Häusliche Pflege bei Verhinderung

Wenn Angehörige oder nahestehende Personen die Pflege übernehmen, dann muss die Pflege sichergestellt werden, auch wenn diese einmal ausfallen. Die Pflegekasse übernimmt in diesen Fällen die Kosten für eine sogenannte Verhinderungspflege, unabhängig davon, aus welchem Grund die Pflegeperson ausfällt, also sowohl bei Krankheit, Urlaub oder bei anderen Gründen der Pflegeperson.

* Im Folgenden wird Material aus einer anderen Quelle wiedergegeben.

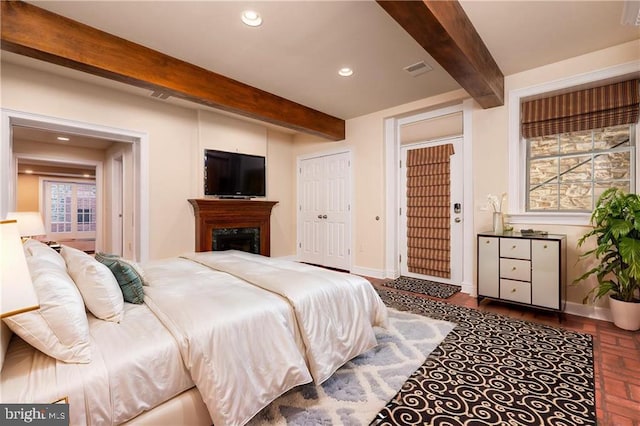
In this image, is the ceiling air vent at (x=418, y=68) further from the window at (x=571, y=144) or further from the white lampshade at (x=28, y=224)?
the white lampshade at (x=28, y=224)

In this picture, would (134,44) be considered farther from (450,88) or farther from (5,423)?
(450,88)

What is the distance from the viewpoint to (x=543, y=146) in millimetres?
3295

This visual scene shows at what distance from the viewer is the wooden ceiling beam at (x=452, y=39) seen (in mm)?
1766

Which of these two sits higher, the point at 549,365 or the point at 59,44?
the point at 59,44

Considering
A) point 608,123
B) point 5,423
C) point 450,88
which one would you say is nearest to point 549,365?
point 608,123

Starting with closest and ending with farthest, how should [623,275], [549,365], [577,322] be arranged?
[549,365] < [623,275] < [577,322]

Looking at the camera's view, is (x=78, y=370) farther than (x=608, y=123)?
No

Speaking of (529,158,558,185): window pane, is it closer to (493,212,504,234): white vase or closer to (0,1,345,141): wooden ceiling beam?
(493,212,504,234): white vase

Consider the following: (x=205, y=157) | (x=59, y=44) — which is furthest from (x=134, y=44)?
(x=205, y=157)

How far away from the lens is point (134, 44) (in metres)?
2.59

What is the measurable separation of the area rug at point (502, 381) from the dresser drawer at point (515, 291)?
33cm

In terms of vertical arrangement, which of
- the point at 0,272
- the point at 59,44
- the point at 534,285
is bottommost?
the point at 534,285

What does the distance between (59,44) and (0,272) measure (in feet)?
7.84

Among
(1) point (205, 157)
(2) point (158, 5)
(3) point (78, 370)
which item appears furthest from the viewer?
(1) point (205, 157)
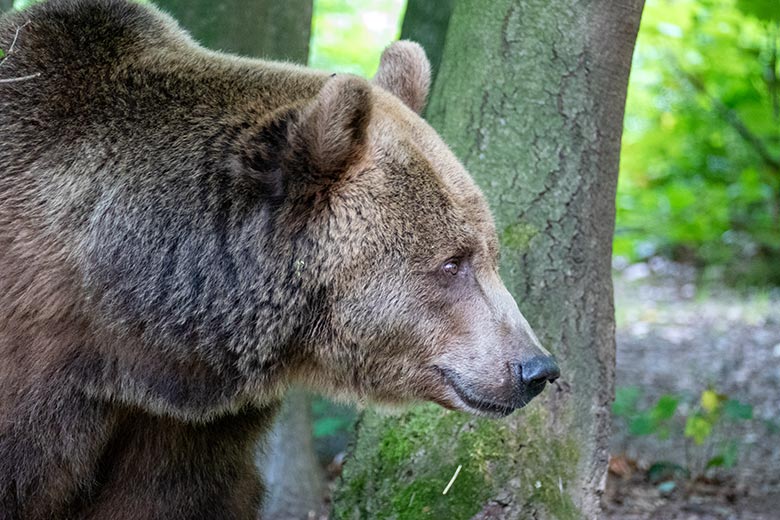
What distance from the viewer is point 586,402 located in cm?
473

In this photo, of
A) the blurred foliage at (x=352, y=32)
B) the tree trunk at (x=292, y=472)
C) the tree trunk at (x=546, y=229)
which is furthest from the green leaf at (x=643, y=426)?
the blurred foliage at (x=352, y=32)

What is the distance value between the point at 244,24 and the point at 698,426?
413 centimetres

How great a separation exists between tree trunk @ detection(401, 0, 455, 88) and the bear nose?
3.81m

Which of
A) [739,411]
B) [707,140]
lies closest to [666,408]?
[739,411]

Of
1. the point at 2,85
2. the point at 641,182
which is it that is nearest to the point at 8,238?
the point at 2,85

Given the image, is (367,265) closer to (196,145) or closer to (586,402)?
(196,145)

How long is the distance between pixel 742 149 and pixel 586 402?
28.6ft

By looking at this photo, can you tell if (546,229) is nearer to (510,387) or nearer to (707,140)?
(510,387)

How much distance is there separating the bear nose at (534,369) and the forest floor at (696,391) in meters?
2.93

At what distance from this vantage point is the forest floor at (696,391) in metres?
6.53

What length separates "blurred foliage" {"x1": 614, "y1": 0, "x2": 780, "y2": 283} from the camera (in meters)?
10.3

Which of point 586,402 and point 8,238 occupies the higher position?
point 8,238

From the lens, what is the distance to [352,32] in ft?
45.2

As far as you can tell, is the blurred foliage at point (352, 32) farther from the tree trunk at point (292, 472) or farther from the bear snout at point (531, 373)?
the bear snout at point (531, 373)
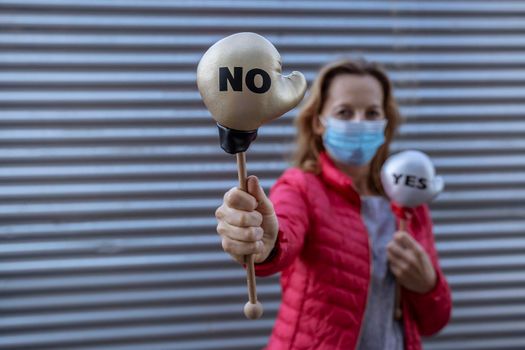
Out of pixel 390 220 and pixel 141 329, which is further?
pixel 141 329

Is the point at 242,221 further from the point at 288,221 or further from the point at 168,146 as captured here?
the point at 168,146

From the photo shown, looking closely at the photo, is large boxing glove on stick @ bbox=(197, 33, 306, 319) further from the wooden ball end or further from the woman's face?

Der Antrag muss bei der zuständigen Pflegekasse gestellt werden. Entstandene Aufwendungen müssen nachgewiesen werden. Voraussetzung ist jedoch nicht, dass die Leistung im Voraus beantragt wird. Auch eine formlose Antragstellung ist möglich.

Voraussetzung ist, dass die Pflegeperson den Pflegebedürftigen vor der erstmaligen Verhinderung mindestens 6 Monate in seiner häuslichen Umgebung gepflegt hat und der Pflegebedürftige mindestens Pflegegrad 2 besitzt.

Als Erstattung stehen für solche Pflegeleistungen pro Jahr für einen Zeitraum von bis zu 6 Wochen maximal 1.612 Euro zur Verfügung. Diese Leistungen können pro Jahr um bis zu 50 % nicht verbrauchter Leistungen der Kurzzeitpflege, maximal 806 Euro aufgestockt werden.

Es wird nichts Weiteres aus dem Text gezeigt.